▸ **DOCUMENT PASSAGE**
# My Camera



## Irish Pat

Could someone please help me with taking photos of my pens.The problem I have is that I don't use my camera alot.I own  a FUJIFILM  FINEPIX J27,it has 10.2 megapixels,3 x optical zoom,2.7" lcd etc.First is this suitable for taking good pictures because I don't want to spend any money on cameras.
What would be the best way of taking a picture.I have looked at some of the threads and the comments are double dutch to me.Everybody seems to have very good cameras and accessories.Can anyone help.

Pat.


----------



## jeff

If your camera has a manual mode, and you have some way to get a lot of diffused light on your pens, you should be able to take great photos. I have an OLD P&S camera, and a light box made out of a cardboard box and 50 cents worth of tissue paper, and I'm happy with my photos.

If you post some of your photos here, I'm sure many people will help you out.


----------



## Lenny

Like Jeff said a light box is an easy project and will help you control the light.

How-To Make and Use a Light Box to Improve Your Product Photography | Handmadeology

The use of a tripod to eliminate camera shake will also help. Make sure you know your camera's minimum focusing distance, which will be at the widest angle setting and in macro mode. Learning to set a custom white balance based on your actual lighting may also be worthwhile. I like to try switching between the different metering modes (evaluative, center weighted and spot) to see what effect they have as well.

Hope that helps a little. Post some examples a you go and you will get good advice from the others here.


----------



## PenPal

Morning here in Australia Pat.

I use a Fuji Fine Pix S602Z please find enclosed four pics taken yesterday of two sets of pen blanks of Aussie timbers I just purchased that arrived yesterday and two pics of a pen I received from the USA made by John Walsh for me that also arrived yesterday. I regard my camera a few years old now as perfectly adequate you be the judge. If you send me a pm on this forum with your E Mail address I will send you some pics of my set up which takes me 5 to ten minutes including taking the pics, indeed the pics of the pen blanks are direct flash on the camera using our kitchen table. I use contrary to most an open box flurescent lights have shown this set up many times on this forum. Since you are new to the forum I am prepared to converse with you privately. Remembered sometimes I take a pic of an 40 yr old Kodak test pattern and yes this was taken at the same time yesterday. Now I dont go to huge lengths regarding the pen as the important part of the exercise and when you get to be 79 as I turned last week you tend to have a huge number of interests that need attending to.

Kind regards Peter.

[Recorded data]
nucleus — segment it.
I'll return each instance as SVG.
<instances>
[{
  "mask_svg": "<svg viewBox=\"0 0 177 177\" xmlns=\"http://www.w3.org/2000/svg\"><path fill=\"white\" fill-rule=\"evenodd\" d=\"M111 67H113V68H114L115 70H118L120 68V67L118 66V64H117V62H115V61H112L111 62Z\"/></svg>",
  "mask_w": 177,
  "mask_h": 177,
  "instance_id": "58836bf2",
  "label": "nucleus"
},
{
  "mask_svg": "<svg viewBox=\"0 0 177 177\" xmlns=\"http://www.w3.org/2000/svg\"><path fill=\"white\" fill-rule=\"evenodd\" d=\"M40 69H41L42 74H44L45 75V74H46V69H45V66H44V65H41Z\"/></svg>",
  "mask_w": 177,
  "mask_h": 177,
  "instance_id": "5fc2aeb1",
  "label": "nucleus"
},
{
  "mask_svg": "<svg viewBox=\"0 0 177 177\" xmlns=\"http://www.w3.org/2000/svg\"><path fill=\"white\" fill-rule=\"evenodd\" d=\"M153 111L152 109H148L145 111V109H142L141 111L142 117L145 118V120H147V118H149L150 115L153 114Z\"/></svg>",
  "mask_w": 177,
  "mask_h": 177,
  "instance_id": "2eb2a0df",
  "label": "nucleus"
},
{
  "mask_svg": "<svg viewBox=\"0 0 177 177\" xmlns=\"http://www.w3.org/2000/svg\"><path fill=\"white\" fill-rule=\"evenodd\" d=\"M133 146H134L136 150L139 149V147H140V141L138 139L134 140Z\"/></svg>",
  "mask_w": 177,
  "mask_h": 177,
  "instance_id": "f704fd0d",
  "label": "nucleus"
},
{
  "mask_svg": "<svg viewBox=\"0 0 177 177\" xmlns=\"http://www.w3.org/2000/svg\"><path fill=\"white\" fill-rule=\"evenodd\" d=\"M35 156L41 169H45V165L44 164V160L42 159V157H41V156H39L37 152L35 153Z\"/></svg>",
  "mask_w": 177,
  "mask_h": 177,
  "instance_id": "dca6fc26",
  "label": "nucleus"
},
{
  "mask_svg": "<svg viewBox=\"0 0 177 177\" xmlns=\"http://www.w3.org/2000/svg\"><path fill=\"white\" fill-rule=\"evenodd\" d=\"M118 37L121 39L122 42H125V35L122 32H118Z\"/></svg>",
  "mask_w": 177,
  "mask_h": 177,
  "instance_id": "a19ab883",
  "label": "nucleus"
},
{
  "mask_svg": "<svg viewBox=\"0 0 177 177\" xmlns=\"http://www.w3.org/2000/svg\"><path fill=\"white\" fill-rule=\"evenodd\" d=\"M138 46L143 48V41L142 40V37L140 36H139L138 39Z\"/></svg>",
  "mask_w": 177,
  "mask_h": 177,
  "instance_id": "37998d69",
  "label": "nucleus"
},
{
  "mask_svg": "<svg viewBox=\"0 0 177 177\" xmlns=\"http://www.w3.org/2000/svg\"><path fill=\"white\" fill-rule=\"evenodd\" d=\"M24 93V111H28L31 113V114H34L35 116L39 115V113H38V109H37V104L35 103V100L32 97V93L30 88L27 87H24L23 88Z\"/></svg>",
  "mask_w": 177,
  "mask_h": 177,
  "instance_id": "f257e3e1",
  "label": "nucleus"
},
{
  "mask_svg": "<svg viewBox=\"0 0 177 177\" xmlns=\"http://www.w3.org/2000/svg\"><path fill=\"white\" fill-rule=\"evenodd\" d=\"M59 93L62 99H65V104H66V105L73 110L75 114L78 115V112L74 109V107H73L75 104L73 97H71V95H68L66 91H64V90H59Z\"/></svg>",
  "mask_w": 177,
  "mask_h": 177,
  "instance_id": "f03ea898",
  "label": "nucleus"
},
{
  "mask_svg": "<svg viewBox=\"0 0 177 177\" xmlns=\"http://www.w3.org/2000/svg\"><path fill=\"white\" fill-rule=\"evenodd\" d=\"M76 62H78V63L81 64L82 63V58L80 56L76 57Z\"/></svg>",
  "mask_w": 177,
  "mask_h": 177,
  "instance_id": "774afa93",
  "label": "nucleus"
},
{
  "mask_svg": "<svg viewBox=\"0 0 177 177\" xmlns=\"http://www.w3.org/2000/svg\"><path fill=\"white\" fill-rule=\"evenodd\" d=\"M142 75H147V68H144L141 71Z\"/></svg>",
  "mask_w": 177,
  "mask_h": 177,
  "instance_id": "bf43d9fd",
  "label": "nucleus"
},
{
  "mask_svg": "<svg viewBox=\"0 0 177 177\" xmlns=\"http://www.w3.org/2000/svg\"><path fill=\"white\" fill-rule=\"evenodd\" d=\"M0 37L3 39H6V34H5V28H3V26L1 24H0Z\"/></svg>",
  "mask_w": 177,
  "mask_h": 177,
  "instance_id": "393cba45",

▸ **REQUIRED TASK**
Write the next part of the pen-photography thread above, picking up after its final post.

▸ **RESULT**
----------



## Si90

You can't get any simpler than how I take my pictures. The camera I use is a 5 mega pixel Lumix FX7 compact camera usually set on macro, but not always. I don't use any additional lights except what Mother Nature supplies. All my pictures are done on my patio table and only use the sun as the light source. The trick is to pick an overcast day so that the light is quite flat, that way you avoid the strong directional shadows. You are looking to capture a good tonal range, you can then give it a tweak in an image editing software if necessary.

 All the pictures below are all shot in the above manner. None of them took me more than 10 minutes and that's for 10 to 15 shots off each pen.


----------



## robutacion

Si90 said:


> You can't get any simpler than how I take my pictures. The camera I use is a 5 mega pixel Lumix FX7 compact camera usually set on macro, but not always. I don't use any additional lights except what Mother Nature supplies. All my pictures are done on my patio table and only use the sun as the light source. The trick is to pick an overcast day so that the light is quite flat, that way you avoid the strong directional shadows. You are looking to capture a good tonal range, you can then give it a tweak in an image editing software if necessary.
> 
> All the pictures below are all shot in the above manner. None of them took me more than 10 minutes and that's for 10 to 15 shots off each pen.



Wow, those are super sharp pics you got there and I particularly like what you have done with one of my Banksia Hairy pods Resifills, come up stunning, that finish is superb. 

As for taking good pics, I seen far too often everyday cameras producing better pics than many of the professional and expensive cameras, it all depends of the person behind the camera and the tricky part here is to define that type person, is a combinations of things that make make a average camera take exceptional pics, the one I find the most crucial, and in these days of digital cameras era, is not that difficult to experiment, what I mean is, find that "sweet" spot.

The sweet spot is a combination of location where the pics are taken, time of the day, the ideal light and camera position/settings

To start with, any camera with "macro" settings, that's the setting you should use then find the best distance to take the pic from. Using natural light is a simple method, direct sunlight is not always the best option, a shade can produce better results.

I can bundle all I said by explaining the reason why I said what I said, I was having a hard time is taking pics and have more importantly consistante results, I walked around the back yard with one pen blank sample finished with the normal CA finish, and the camera on the other hand set on super macro ( I have that option) the camera is a Kodak eazyshare MAX Z990 so, nothing special.

I simple went to different spots of the yard and looked at the blank through the camera to see if I could get a clear image and take a couple of shoots, rotate around and take a few more, change locations and remember where they are so that you can look at the pics and know where they were taken.

After you are done, seat down, download the pics into the computer and have a look at the ones that look best, go back to that spot and repeat to see if you got identical results, if you did, there is your sweet spot to start with, the only thing that can change things considerably is what day you are having (weather wise...!) when you take the pics, dark/overcast day won't work and that is the reason why people set-up light tents inside the house where they can repeat the process, any time of the day or night, all the light they require is artificial from the lights set with the tent/box.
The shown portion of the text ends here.